* [WRITTEN INSTRUCTION] Reproduce the passage of the post on class politics and masculinity starting at "Since colonial times, working-class" and ending at "(Eros Comix, 1992).", changing "wealthy" to "affluent".

* [PROVIDED PASSAGE]
+ + + + +
Wednesday, November 29, 2017

American Dreams, 2017: You're Busted, Creep!

John Hancock: Fortunately, there are not enough men of property in America to dictate policy.

John Dickinson: Perhaps not. But don't forget that most men with nothing would rather protect the possibility of becoming rich than face the reality of being poor. And that is why they will follow us ...

Dickinson and Congress (sung): To the right, ever to the right; Never to the left, forever to the right...

These words and lyrics from "Cool, Cool, Considerate Men," the big production number from 1776, the 1969 Broadway musical by Sherman Edwards and Peter Stone (famously cut from the 1972 movie version at the behest of President Richard M. Nixon), convey a profound truth about America.

Since colonial times, working-class Americans have been suckered into voting against their own personal and class interests, and for the interests of the wealthy, out of the sincere belief that they too, one day, will become rich.

Hence, of the last six presidents, four from the right or far right, and two from the center.

"You're busted, creep!"
Detail from Wendy Whitebread,
Undercover Slut
#2 (Eros Comix, 1992).
™ and © Anton Drek, all rights reserved.

A similar psychology prevails more generally in masculinity. Most men have just enough power and influence (and confidence) to make occasional passes at women, and to be shot down. Only a few have the power and influence to hit on every woman (or child, or social, economic, employment subordinate) that comes their way, coerce as many of them as they can by various high-pressure means into sexual favors, and retaliate against the rest with the help of lawyers, non-disclosure agreements, hush money, and various enablers (often, extensive networks that include other women).

Hence Bill Clinton, Bill Cosby, Jerry Sandusky, Harvey Weinstein, Louis C.K., Charlie Rose, Donald J. Trump, John Conyers, Judge Roy Moore, and a growing list of other posterboys for the MeToo Movement.

And the rest of us men, and society in general, shamefully, have been rooting for these guys all along.
+ + + + +
[Data excerpts]
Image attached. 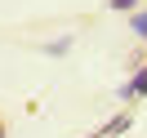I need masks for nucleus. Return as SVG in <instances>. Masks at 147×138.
I'll use <instances>...</instances> for the list:
<instances>
[{"mask_svg": "<svg viewBox=\"0 0 147 138\" xmlns=\"http://www.w3.org/2000/svg\"><path fill=\"white\" fill-rule=\"evenodd\" d=\"M134 5H138V0H111V9H116V13H134Z\"/></svg>", "mask_w": 147, "mask_h": 138, "instance_id": "39448f33", "label": "nucleus"}, {"mask_svg": "<svg viewBox=\"0 0 147 138\" xmlns=\"http://www.w3.org/2000/svg\"><path fill=\"white\" fill-rule=\"evenodd\" d=\"M120 98H143V94H147V67H143V71H134V80H129V85H120Z\"/></svg>", "mask_w": 147, "mask_h": 138, "instance_id": "f03ea898", "label": "nucleus"}, {"mask_svg": "<svg viewBox=\"0 0 147 138\" xmlns=\"http://www.w3.org/2000/svg\"><path fill=\"white\" fill-rule=\"evenodd\" d=\"M67 45H71V40L63 36V40H54V45H45V54H54V58H58V54H67Z\"/></svg>", "mask_w": 147, "mask_h": 138, "instance_id": "20e7f679", "label": "nucleus"}, {"mask_svg": "<svg viewBox=\"0 0 147 138\" xmlns=\"http://www.w3.org/2000/svg\"><path fill=\"white\" fill-rule=\"evenodd\" d=\"M129 27H134V36H147V9H134V18H129Z\"/></svg>", "mask_w": 147, "mask_h": 138, "instance_id": "7ed1b4c3", "label": "nucleus"}, {"mask_svg": "<svg viewBox=\"0 0 147 138\" xmlns=\"http://www.w3.org/2000/svg\"><path fill=\"white\" fill-rule=\"evenodd\" d=\"M0 138H5V129H0Z\"/></svg>", "mask_w": 147, "mask_h": 138, "instance_id": "423d86ee", "label": "nucleus"}, {"mask_svg": "<svg viewBox=\"0 0 147 138\" xmlns=\"http://www.w3.org/2000/svg\"><path fill=\"white\" fill-rule=\"evenodd\" d=\"M129 125H134V116H129V111H120L116 120H107V125H102L98 134H89V138H120V134H125Z\"/></svg>", "mask_w": 147, "mask_h": 138, "instance_id": "f257e3e1", "label": "nucleus"}]
</instances>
+ + + + +
* [SOLUTION FOR THIS EXERCISE]
Since colonial times, working-class Americans have been suckered into voting against their own personal and class interests, and for the interests of the affluent, out of the sincere belief that they too, one day, will become rich.

Hence, of the last six presidents, four from the right or far right, and two from the center.

"You're busted, creep!"
Detail from Wendy Whitebread,
Undercover Slut
#2 (Eros Comix, 1992).